HA HA HA moving along...
This page has lots of good suggestions and ideas for marking up mathematics. His implicit belief is that text browsers handle <sup> just fine.
I just downloaded eLinks. I don't know if I am a typical surfer, but I bet I would be happier with a text browser at least 66% of my online life.Someone could get great marketshare by building a broswer which can do HTML but doesn't by default. You could click a button to download the images and render the page.
Maybe something like that exists, not sure. I could probably write an Applescript to share URLs between my graphical browser and my text browser. Same functionality with twice the overhead...
But I digress.
P.S. The equation Captchas are brilliant!
Very Interesting
Doing the calculation with a 4-function calculator certainly made it more interesting! And it's also cool to see you flexing your Nickle muscles.
A practical question: What percentage of actual D&D characters which make it to a real-life role-playing session have an 18 attribute? I'm guessing it's at least double the statistical prediction. If you have a party of five characters, one of them has an "18". I guess 1-in-10 D&D characters is the product of cheating.
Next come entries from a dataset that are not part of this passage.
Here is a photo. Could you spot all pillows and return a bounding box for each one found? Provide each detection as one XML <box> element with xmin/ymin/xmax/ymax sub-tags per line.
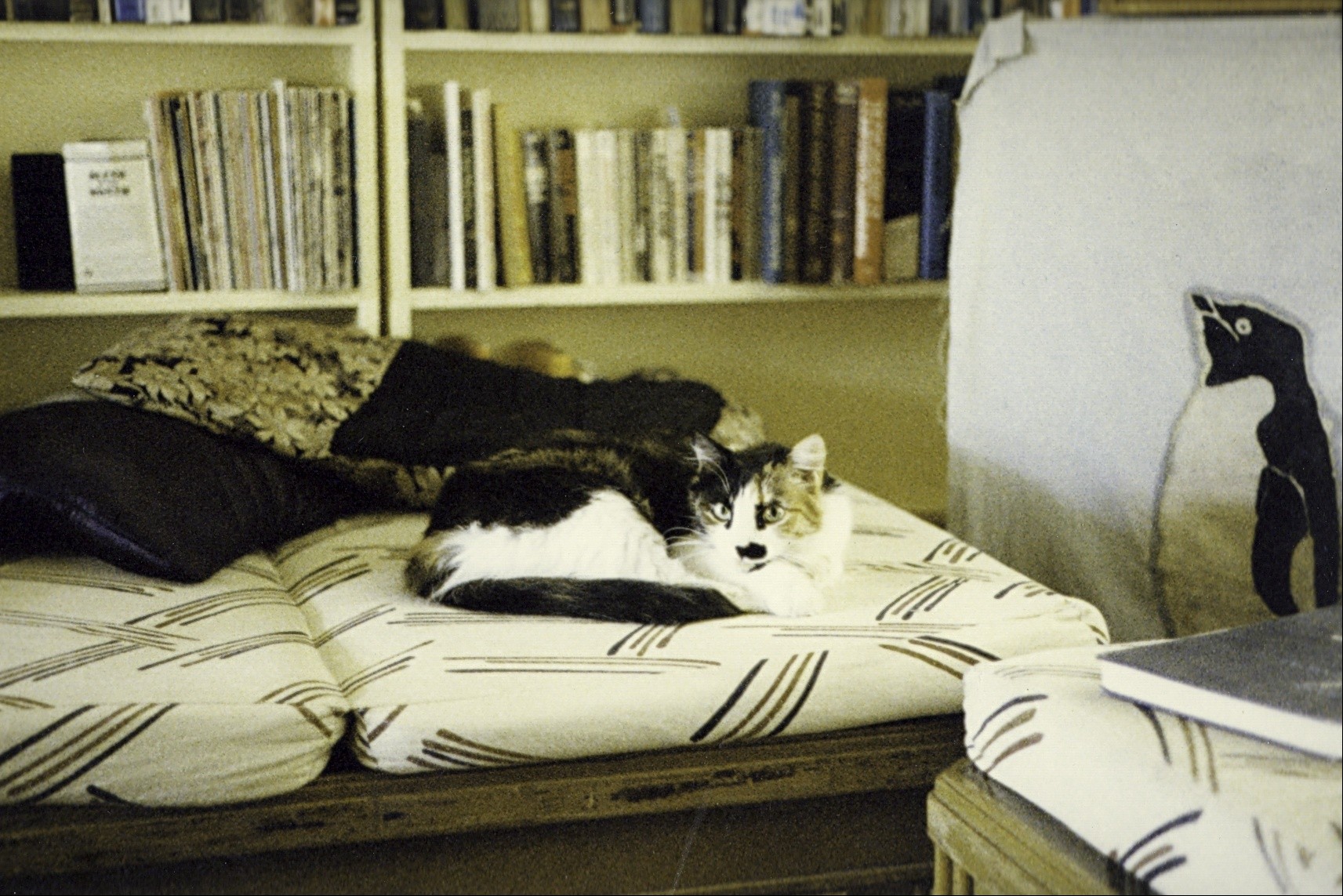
<box><xmin>73</xmin><ymin>313</ymin><xmax>455</xmax><ymax>500</ymax></box>
<box><xmin>0</xmin><ymin>402</ymin><xmax>346</xmax><ymax>581</ymax></box>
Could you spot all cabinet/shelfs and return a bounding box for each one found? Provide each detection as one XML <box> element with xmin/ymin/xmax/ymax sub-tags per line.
<box><xmin>0</xmin><ymin>0</ymin><xmax>379</xmax><ymax>335</ymax></box>
<box><xmin>380</xmin><ymin>1</ymin><xmax>1083</xmax><ymax>308</ymax></box>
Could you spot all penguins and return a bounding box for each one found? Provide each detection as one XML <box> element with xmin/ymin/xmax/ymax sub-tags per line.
<box><xmin>1153</xmin><ymin>286</ymin><xmax>1343</xmax><ymax>638</ymax></box>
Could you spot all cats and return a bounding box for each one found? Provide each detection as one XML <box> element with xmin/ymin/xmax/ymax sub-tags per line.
<box><xmin>407</xmin><ymin>431</ymin><xmax>853</xmax><ymax>622</ymax></box>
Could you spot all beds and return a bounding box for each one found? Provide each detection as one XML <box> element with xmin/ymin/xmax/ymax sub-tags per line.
<box><xmin>0</xmin><ymin>445</ymin><xmax>1116</xmax><ymax>895</ymax></box>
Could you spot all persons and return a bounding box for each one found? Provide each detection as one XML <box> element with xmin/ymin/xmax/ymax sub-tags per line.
<box><xmin>0</xmin><ymin>0</ymin><xmax>1094</xmax><ymax>294</ymax></box>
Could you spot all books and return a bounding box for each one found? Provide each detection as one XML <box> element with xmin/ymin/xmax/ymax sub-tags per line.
<box><xmin>1094</xmin><ymin>602</ymin><xmax>1343</xmax><ymax>764</ymax></box>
A technical note: There's an HTML tag which makes superscripted text, called <sup>. You could do an easy edit to convert 6**4 = 1296 to 64 = 1296, etc.
HTML superscript
I use <sup> for exponentiation occasionally. However, it's not supported by all browsers (in particular, by text-only ones). When it fails to render, it fails badly, producing 64 = 1296. This can be incredibly confusing, so I usually just give up and use typewriter-friendly notation.
As horrid as the MathML spec is, I wish all the common browsers would just finally support it by default, so that we could get some math work done.